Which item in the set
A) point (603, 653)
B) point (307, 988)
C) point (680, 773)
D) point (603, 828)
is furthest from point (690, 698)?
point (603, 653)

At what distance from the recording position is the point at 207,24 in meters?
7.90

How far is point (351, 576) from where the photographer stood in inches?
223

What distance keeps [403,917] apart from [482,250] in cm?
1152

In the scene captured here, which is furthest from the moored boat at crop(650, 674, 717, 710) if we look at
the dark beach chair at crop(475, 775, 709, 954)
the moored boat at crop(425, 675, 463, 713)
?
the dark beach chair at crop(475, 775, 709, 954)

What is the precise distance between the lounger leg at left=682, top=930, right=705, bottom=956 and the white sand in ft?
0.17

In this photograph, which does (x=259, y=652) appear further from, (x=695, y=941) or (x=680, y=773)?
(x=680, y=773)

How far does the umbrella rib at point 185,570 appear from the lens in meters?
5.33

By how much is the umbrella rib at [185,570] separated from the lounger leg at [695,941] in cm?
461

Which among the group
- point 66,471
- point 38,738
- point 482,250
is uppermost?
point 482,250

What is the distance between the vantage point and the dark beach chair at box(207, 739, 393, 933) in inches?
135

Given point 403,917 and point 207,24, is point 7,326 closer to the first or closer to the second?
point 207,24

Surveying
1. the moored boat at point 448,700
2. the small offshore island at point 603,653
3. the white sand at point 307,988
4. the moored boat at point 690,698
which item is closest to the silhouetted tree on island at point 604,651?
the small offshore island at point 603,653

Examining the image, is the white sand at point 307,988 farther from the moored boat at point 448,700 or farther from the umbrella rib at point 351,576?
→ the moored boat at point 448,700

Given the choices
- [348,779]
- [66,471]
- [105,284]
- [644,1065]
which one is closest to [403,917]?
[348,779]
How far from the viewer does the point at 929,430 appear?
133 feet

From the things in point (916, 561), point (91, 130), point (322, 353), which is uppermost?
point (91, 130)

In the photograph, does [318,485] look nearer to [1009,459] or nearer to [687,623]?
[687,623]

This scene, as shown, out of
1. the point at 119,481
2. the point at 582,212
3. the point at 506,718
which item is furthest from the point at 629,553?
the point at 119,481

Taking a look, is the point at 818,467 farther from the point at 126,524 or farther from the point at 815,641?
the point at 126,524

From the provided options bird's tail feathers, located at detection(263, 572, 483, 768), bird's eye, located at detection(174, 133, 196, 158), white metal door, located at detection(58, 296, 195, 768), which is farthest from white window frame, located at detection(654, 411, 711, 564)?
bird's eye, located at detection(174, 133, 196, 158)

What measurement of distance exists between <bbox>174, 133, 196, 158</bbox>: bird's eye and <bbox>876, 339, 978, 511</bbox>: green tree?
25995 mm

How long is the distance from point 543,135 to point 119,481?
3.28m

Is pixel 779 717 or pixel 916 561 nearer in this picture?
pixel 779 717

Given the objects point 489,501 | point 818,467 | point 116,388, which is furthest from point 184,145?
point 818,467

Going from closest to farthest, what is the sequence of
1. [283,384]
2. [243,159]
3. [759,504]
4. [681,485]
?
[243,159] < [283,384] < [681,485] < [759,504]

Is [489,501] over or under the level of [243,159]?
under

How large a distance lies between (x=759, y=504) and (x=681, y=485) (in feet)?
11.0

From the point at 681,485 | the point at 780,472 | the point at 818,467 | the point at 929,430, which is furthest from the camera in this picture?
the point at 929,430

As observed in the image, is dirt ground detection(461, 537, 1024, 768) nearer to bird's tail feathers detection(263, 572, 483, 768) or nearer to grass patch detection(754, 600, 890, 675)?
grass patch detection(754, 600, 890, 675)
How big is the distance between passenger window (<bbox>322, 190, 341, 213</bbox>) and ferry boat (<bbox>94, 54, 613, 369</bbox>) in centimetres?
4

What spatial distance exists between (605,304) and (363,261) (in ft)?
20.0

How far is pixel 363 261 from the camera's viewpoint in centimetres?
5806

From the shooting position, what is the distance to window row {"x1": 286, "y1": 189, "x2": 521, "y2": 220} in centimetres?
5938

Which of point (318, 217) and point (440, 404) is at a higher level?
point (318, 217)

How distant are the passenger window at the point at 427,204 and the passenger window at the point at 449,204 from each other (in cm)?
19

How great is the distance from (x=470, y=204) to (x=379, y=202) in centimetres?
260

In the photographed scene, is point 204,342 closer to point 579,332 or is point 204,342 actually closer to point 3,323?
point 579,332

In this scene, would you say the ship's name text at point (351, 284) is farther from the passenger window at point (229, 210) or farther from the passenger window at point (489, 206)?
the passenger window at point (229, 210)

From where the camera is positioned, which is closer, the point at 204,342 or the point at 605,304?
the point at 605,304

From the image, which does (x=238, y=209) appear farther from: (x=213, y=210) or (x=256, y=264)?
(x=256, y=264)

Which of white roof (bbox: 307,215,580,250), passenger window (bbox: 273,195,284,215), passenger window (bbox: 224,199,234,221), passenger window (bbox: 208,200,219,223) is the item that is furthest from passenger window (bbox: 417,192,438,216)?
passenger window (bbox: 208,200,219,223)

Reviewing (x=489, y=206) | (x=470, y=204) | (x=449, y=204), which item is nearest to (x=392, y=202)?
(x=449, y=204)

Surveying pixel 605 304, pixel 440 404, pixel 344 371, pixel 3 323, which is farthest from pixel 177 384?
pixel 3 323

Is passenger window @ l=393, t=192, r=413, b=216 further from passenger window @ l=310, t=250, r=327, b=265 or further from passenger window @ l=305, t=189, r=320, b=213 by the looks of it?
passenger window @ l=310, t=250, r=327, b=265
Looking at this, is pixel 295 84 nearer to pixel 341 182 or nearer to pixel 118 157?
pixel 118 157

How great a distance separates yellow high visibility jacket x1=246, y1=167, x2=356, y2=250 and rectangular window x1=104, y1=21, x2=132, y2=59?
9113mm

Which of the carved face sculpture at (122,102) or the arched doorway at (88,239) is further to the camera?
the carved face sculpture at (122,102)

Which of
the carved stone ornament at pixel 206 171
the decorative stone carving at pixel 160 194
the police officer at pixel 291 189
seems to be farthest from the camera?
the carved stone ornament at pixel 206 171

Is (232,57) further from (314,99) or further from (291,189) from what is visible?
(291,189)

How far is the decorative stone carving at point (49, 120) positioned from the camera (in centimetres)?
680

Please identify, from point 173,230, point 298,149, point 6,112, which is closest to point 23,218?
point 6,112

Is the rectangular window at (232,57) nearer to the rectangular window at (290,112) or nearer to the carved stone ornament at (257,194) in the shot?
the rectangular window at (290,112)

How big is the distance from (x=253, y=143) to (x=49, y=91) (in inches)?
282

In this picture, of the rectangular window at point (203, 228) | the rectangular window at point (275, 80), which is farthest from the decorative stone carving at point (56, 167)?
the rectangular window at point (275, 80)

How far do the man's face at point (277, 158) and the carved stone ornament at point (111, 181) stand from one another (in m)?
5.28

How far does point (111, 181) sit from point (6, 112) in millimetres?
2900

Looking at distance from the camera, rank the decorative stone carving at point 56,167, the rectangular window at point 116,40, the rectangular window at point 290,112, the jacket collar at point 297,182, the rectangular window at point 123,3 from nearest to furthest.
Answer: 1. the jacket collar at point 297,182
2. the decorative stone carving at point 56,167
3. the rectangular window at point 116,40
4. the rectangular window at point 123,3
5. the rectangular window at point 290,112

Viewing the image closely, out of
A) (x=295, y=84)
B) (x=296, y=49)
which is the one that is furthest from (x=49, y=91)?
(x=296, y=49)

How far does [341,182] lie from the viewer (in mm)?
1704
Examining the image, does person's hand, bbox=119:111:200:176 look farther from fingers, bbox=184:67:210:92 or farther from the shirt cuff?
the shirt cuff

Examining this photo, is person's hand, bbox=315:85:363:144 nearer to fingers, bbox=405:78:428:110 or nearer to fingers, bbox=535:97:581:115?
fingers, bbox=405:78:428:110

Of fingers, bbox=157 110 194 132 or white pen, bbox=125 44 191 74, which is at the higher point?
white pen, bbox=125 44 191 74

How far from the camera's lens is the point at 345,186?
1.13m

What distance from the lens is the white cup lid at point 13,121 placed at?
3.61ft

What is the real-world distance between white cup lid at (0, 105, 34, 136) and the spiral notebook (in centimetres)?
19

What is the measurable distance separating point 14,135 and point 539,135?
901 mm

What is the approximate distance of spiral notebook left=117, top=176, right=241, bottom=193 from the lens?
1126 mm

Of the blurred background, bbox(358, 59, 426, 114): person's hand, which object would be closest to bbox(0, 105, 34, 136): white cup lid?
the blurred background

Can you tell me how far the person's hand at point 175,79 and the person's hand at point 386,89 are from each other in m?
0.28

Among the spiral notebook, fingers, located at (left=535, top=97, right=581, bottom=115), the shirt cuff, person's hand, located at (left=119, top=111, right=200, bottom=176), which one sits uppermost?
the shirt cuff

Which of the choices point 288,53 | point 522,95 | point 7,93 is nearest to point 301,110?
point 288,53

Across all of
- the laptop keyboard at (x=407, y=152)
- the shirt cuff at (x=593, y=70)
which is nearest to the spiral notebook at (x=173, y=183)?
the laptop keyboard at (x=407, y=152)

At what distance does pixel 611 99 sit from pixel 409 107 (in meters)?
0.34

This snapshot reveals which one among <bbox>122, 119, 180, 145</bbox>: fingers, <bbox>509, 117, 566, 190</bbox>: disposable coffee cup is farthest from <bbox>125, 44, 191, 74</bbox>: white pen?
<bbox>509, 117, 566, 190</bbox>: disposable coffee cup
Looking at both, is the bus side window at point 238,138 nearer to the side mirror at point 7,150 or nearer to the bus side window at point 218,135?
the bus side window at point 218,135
***
Output exactly the lines between the one containing "Among the spiral" and the final line above, both inclusive.

EXPECTED OUTPUT:
Among the spiral notebook, fingers, located at (left=535, top=97, right=581, bottom=115), the shirt cuff, person's hand, located at (left=119, top=111, right=200, bottom=176), which one sits uppermost?
the shirt cuff

Which of the choices point 288,53 | point 522,95 | point 7,93 is nearest to point 301,110?
point 288,53

Across all of
- the laptop keyboard at (x=407, y=152)
- the shirt cuff at (x=593, y=70)
which is nearest to the spiral notebook at (x=173, y=183)?
the laptop keyboard at (x=407, y=152)

At what distance does pixel 611 99 sit from pixel 409 107 (in meters)?
0.34

This snapshot reveals which one among <bbox>122, 119, 180, 145</bbox>: fingers, <bbox>509, 117, 566, 190</bbox>: disposable coffee cup is farthest from <bbox>125, 44, 191, 74</bbox>: white pen?
<bbox>509, 117, 566, 190</bbox>: disposable coffee cup
Looking at both, is the bus side window at point 238,138 nearer to the side mirror at point 7,150 or nearer to the bus side window at point 218,135?
the bus side window at point 218,135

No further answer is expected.